Set exercise 1 ▸ Can you condense the paragraph in the earnings call transcript that begins "Well it all has to do with the line pressure" into a short bulleted list of its main points?
Set exercise 2 ▸ Could you go on with the earnings call transcript from the point where it ends?

** START Selected excerpt **

Leo, we still have some markets. We'll have a pretty broad, biggest premium to the WTI yet. And certainly to those we're going to keep shipment going and when they railed get the volume roll out there so this premium we get is certainly happen as offset pricing cost.

Rick Bott

And also I will just add to Harold's point there is that's also keeping in perspective that both of these prices are nice prices, no matter what benchmark you're looking towards. The net back to the well is nice in terms of translating down at the bottom line.

Leo Mariani - RBC Capital Markets

All right, thanks guys.

Operator

And our next question will come from the line of Doug Leggate with Bank of America Merrill Lynch. Please proceed.

Doug Leggate - BofA Merrill Lynch

Thanks, good morning, everybody. I've got a couple if I may. My first question I guess is to Rick Muncrief. Rick as you've talking about connecting different benches on the eastern side of the play on the Colter unit, does that change your view of recovery rates on the Bakken wells in that side of the play versus your 600 type curve?

Rick Muncrief

I don't think it changes our global outlook on things. We're going to be, as we mentioned earlier, we're going to be learning a lot over the next 12 to 24 months. And what we're seeing and reporting thus far are some of the early indications and some of those indications hip in extremely positive, as Jack Stark mentioned earlier and we can't help a big side of (bad). So from our perspective I don't think it really changes our outlook on our 603 model over time. You may see that as you go to increase density that may come down a little bit. You would almost expect that. But we'll just see how that all plays out. Once again I think we're going to learn a lot not only with here at Continental but across the industry in the next 12 to 24 months.

Doug Leggate - BofA Merrill Lynch

Again it may be a little early but as it relates to the Three Forks test in the five other areas, can you give any indication as to how those type curves look relative to that 603 model also, I realize it in the Bakken model but…

Rick Muncrief

Right, well, it's actually a middle Bakken in the TF1 model. We really have the same model. We have looked across the base on some of the early indications and what you see is a real nice bracketing of those curves. In some cases we have wells that are considerably above the 603 model and then we have some that are quite honestly below that 603 model. But when you put those it layer those on and overlay those with a representation of the 603 from a rate time perspective, it's a real nice fit. It really is. So at this time we're really, really encouraged, but once again, we're 120 days into this.

Doug Leggate - BofA Merrill Lynch

And maybe for Rick Bott if I could squeeze another one, Rick, we've talked about you talking about your wells are at least having your IP rates obviously impacted by that. There is a lot of new infrastructure it seems coming on stream towards the turn of the year. I'm just curious as to what are you with slightly any change in philosophies, two stream maybe going to three stream and opening those all up a bit and, I'll leave it there. Thank you.

Rick Bott

Well it all has to do with the line pressure for the gas you're putting into the line. At the end of the day we are getting better infrastructure built out there. I'd say the key for us in terms of that choking back the wells our goal is we're north and south rollaway across this play. Our goal is to get good engineering signs and good data to try to understand the ultimately best way to develop this field. Not to maximize an initial IP rate for a headline, and at the end of the day the line pressure which you can put the gas into the line is important for us and we make sure that we're able to sell gas first so we have our well hooked up when we test them and flow them. And that is the shift of the choke back that I was referring to in terms of making sure that we're able to capture and value that gas, not flare it and get it right into the line.

** END Selected excerpt **
** START Data shown **

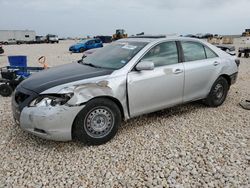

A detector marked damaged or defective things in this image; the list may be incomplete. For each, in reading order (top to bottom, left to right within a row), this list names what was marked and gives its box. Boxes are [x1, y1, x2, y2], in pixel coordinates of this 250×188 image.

damaged front bumper [18, 104, 83, 141]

** END Data shown **

Task response 1 ▸
- How the wells are run depends on the line pressure for the gas going into the line.
- Better infrastructure is being built out.
- Choking back the wells serves the goal of gathering good engineering signs and data, north and south across the play, to find the best way to develop the field. It is not meant to maximize an initial IP rate for a headline.
- The company makes sure it can sell the gas first, so wells are hooked up when they are tested and flowed.
- The choke-back shift is about capturing and valuing that gas and getting it into the line rather than flaring it.

Task response 2 ▸
In terms of ultimately whether or not we have pretty much established a fairly standard choke size for a production across the basing and that's not really changed. So I don't see any real change to our strategy at this point in time.

Operator

And our next question will come from the line of Pearce Hammond with Simmons and Company. Please proceed.

Pearce Hammond - Simmons and Company

My first question is if you can provide a little more color on the acquisition capital expenditure in the quarter for about $101 million?

Rick Bott

Some of that has obviously gone into plays, so we're not really talking about. So we're going to have to leave part of that just unsaid at this point.

Pearce Hammond - Simmons and Company

And then on that longer lateral SCOOP well, what was the cost there?

Harold Hamm

Pearce that cost came in I believe $13.8 million and 9,500 foot lateral, is actually one of our areas that is little more in the fringe side. And we're very pleased with the results of that.

Pearce Hammond - Simmons and Company

Great and then, Rick, in the Bakken right now kind of a leading edge basis well cost, I know in the past you published that Florida alpha pad at sub $8 million per well. Where are you right now on a leading edge basis on your well costs in the Bakken?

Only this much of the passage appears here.